EXERCISE INSTRUCTIONS ▸
a) According to the text about Hammond Castle, in which years was the castle built?
b) Write the next part of the text about Hammond Castle, starting after its last sentence.

DOCUMENT ▸
----

Hammond Castle is a Medieval-style castle located in the fishing village of Gloucester. The castle was built between 1926 and 1929 by an eccentric American inventor named John Hays Hammond Jr.
Hammond, who was a protege of Alexander Graham Bell and Thomas Edison, is known as the “Father of Radio Control” because of his groundbreaking work with radio waves. Hammond was the son of the wealthy mining engineer, John Hays Hammond Sr.
Hammond built the castle, which resides on the edge of a cliff overlooking Gloucester harbor, to house his large collection of Roman, Medieval and Renaissance artifacts as well as his laboratory where he conducted many experiments. One of his prized possessions still on display in the castle is a human skull rumored to be from one of Christopher Columbus’ crew members.
Although the exterior of the castle is built from granite mined from the nearby hillsides, the windows, doorways and much of the interior of the structure are actual pieces of European castles, churches and buildings Hammond bought and shipped to the United States. The castle includes a drawbridge, several towers, a great hall, a library, laboratory and an inner and outer courtyard. Hammond also added some unique features to the structure such as an indoor pool that can be drained with a flip of a switch and filled with sea water, rooms with hidden doors, secret passageways, a library with a whispering ceiling and an inner courtyard that was once outfitted with special overhead pipes and wiring to simulate rain or twinkling stars. Another feature of the castle is Hammond’s large pipe organ that his friend, famed organist Virgil Fox, used to play during visits. Fox held many recording sessions at the castle in the 40s and 50s.
From the grounds of the castle, Hammond used to maneuver radio-controlled boats through Gloucester harbor, terrorizing the local fishermen who thought the unmanned boats were ghost ships. It is also rumored that Hammond, who had a fascination with the occult, held many seances at the castle and filled his library with books about the occult.

----

Collected data:
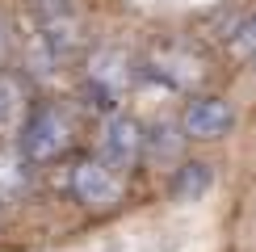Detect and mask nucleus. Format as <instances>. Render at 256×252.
Wrapping results in <instances>:
<instances>
[{"mask_svg": "<svg viewBox=\"0 0 256 252\" xmlns=\"http://www.w3.org/2000/svg\"><path fill=\"white\" fill-rule=\"evenodd\" d=\"M231 55H236V59H252L256 55V13L231 34Z\"/></svg>", "mask_w": 256, "mask_h": 252, "instance_id": "9d476101", "label": "nucleus"}, {"mask_svg": "<svg viewBox=\"0 0 256 252\" xmlns=\"http://www.w3.org/2000/svg\"><path fill=\"white\" fill-rule=\"evenodd\" d=\"M0 59H4V21H0Z\"/></svg>", "mask_w": 256, "mask_h": 252, "instance_id": "f8f14e48", "label": "nucleus"}, {"mask_svg": "<svg viewBox=\"0 0 256 252\" xmlns=\"http://www.w3.org/2000/svg\"><path fill=\"white\" fill-rule=\"evenodd\" d=\"M72 194H76L84 206H114V202H122L126 185H122L118 168L105 164L97 156V160H84V164L72 168Z\"/></svg>", "mask_w": 256, "mask_h": 252, "instance_id": "7ed1b4c3", "label": "nucleus"}, {"mask_svg": "<svg viewBox=\"0 0 256 252\" xmlns=\"http://www.w3.org/2000/svg\"><path fill=\"white\" fill-rule=\"evenodd\" d=\"M30 105H26V80L17 72H0V134H13L26 126Z\"/></svg>", "mask_w": 256, "mask_h": 252, "instance_id": "0eeeda50", "label": "nucleus"}, {"mask_svg": "<svg viewBox=\"0 0 256 252\" xmlns=\"http://www.w3.org/2000/svg\"><path fill=\"white\" fill-rule=\"evenodd\" d=\"M236 126V110L222 97H194L180 114V130L189 139H222Z\"/></svg>", "mask_w": 256, "mask_h": 252, "instance_id": "39448f33", "label": "nucleus"}, {"mask_svg": "<svg viewBox=\"0 0 256 252\" xmlns=\"http://www.w3.org/2000/svg\"><path fill=\"white\" fill-rule=\"evenodd\" d=\"M72 134H76V126H72L68 110H59V105H34L26 126H21V152L30 156V164H50L72 147Z\"/></svg>", "mask_w": 256, "mask_h": 252, "instance_id": "f257e3e1", "label": "nucleus"}, {"mask_svg": "<svg viewBox=\"0 0 256 252\" xmlns=\"http://www.w3.org/2000/svg\"><path fill=\"white\" fill-rule=\"evenodd\" d=\"M143 147H147V130L134 118H126V114H114V118L105 122L101 139H97V156L105 164H114L118 172H126V168L143 156Z\"/></svg>", "mask_w": 256, "mask_h": 252, "instance_id": "20e7f679", "label": "nucleus"}, {"mask_svg": "<svg viewBox=\"0 0 256 252\" xmlns=\"http://www.w3.org/2000/svg\"><path fill=\"white\" fill-rule=\"evenodd\" d=\"M80 0H34L38 17H63V13H76Z\"/></svg>", "mask_w": 256, "mask_h": 252, "instance_id": "9b49d317", "label": "nucleus"}, {"mask_svg": "<svg viewBox=\"0 0 256 252\" xmlns=\"http://www.w3.org/2000/svg\"><path fill=\"white\" fill-rule=\"evenodd\" d=\"M30 156L26 152H8V147H0V202H17L21 194L30 189Z\"/></svg>", "mask_w": 256, "mask_h": 252, "instance_id": "6e6552de", "label": "nucleus"}, {"mask_svg": "<svg viewBox=\"0 0 256 252\" xmlns=\"http://www.w3.org/2000/svg\"><path fill=\"white\" fill-rule=\"evenodd\" d=\"M147 72L160 76L164 84H172V88H194L206 76V63L189 46H180V42H160V46L147 50Z\"/></svg>", "mask_w": 256, "mask_h": 252, "instance_id": "f03ea898", "label": "nucleus"}, {"mask_svg": "<svg viewBox=\"0 0 256 252\" xmlns=\"http://www.w3.org/2000/svg\"><path fill=\"white\" fill-rule=\"evenodd\" d=\"M88 80H92V88L101 92V97H122L126 88H130V80H134V63L126 50L118 46H101L97 55L88 59Z\"/></svg>", "mask_w": 256, "mask_h": 252, "instance_id": "423d86ee", "label": "nucleus"}, {"mask_svg": "<svg viewBox=\"0 0 256 252\" xmlns=\"http://www.w3.org/2000/svg\"><path fill=\"white\" fill-rule=\"evenodd\" d=\"M210 185H214V168L202 164V160H189L172 176V198L176 202H198L202 194H210Z\"/></svg>", "mask_w": 256, "mask_h": 252, "instance_id": "1a4fd4ad", "label": "nucleus"}]
</instances>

----

IN RESPONSE ▸
a) Between 1926 and 1929.

b)
According to an article in the Gloucester Times, Hammond was an animal lover with a number of pet Siamese cats. Whenever one of his beloved cats passed away, he would place the cat in a jar of formaldehyde and drive from his castle all throughout Gloucester in a one-car funeral procession, tying up traffic along the way.
Hammond died in 1965 and left the castle to the Roman Catholic Archdiocese of Boston. The enormous maintenance costs of the building proved to be too much for the church, who decided to sell it in 1975 to Virgil Fox for the price of $68,000. Fox held annual concerts at the castle to pay for the maintenance of the building but eventually sold it when the concerts failed to generate enough money.
Several live-in caretakers of the property have claimed that the building is haunted, possibly by Hammond and his wife Irene, who died in 1959. Hammond was buried on the property, with three of his Siamese cats, still preserved in jars, in a mausoleum on a nearby section of land but his body was removed in 2008 and reburied in the outdoor courtyard of the castle after several vandals broke into the mausoleum in the 1980s and stole the cats. The section of land where the mausoleum was located was later sold to raise money for the castle’s maintenance costs.
The castle is now a museum that is open to the public from spring until autumn. The museum also hosts annual Halloween events as well as private weddings and functions.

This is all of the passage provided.